According to the State of the Forest Report of Congo Basin, “The majority of inhab­itants of the sub-region depends on small-scale slash-and-burn shifting agriculture for subsistence – a farming practice which uses the forest as a land reserve for expansion’’ (Eba’a Atyi et al, 2008, p. 15). Unless there is an alternative source for income genera­tion, the pressure of traditional farming practices will lead to increasing destruction of forest, even though such practices won’t help those vulnerable sections to come out of poverty, and resulting natural disasters due to the environmental changes locally and globally.
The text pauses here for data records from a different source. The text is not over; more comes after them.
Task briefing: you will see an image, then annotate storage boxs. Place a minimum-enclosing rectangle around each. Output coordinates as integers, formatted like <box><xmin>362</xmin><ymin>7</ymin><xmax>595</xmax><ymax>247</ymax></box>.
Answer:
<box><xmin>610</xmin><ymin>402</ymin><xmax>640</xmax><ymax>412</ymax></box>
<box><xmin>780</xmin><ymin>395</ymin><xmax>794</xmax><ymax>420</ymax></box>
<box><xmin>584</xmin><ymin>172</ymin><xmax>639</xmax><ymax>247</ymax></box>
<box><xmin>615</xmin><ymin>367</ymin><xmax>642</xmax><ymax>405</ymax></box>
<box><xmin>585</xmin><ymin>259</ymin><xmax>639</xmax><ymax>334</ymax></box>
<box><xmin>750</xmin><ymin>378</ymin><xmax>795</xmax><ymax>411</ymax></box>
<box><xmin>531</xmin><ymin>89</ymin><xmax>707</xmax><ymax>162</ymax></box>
The US Energy Information Administration (EIA, 2006) data shows net electric­ity generation of Central African Republic is merely 0.11 Billion kWh, with a world ranking of 185, and total primary energy production is 0.001 and consumption is 0.005 (Quadrillion Btu and ranks 187th), shows that electricity is the biggest infras­tructure bottleneck for alternative income generation and industrial development. The total primary energy production and consumption of Cameroon is 0.025 and 0.088 (quadrillion btu) respectively for a population of more that 18 million. These basic facts on energy in these countries confirm the correlation between poverty and the avail­ability of energy and electricity. The less the Total Primary Energy production and consumption, the higher the prevalence of poverty. Incidentally low per-capita energy availability also leads to poor industrialization and heavy dependence on traditional methods of agriculture, and consequent deforestation.

One among the major reasons of rural poverty is lack of alternative income gener­ation opportunities other than agriculture. The mass suicides of Indian farmers point towards this reality. Smallholdings, insufficient or unreliable irrigation, lack of com­petitiveness, hostile credit atmosphere and absence of adequate government support are the features of agriculture sector in most of the developing countries. Agriculture becomes unprofitable due to these factors. On the other hand, large scale mecha­nized farming with modern scientific management practices and governmental support assures food security, profit and reliability. Presumably, diversification is the way out of poverty. Developing sustainable industries and services, and also equipping those subsistence agriculturalists with training, capital and infrastructure could release the pressure on environment. Such an alternative approach will empower the rural poor. Being the lifeblood of all productive activity, energy and its uninterrupted availability ensures success of such projects aimed to empower the rural poor.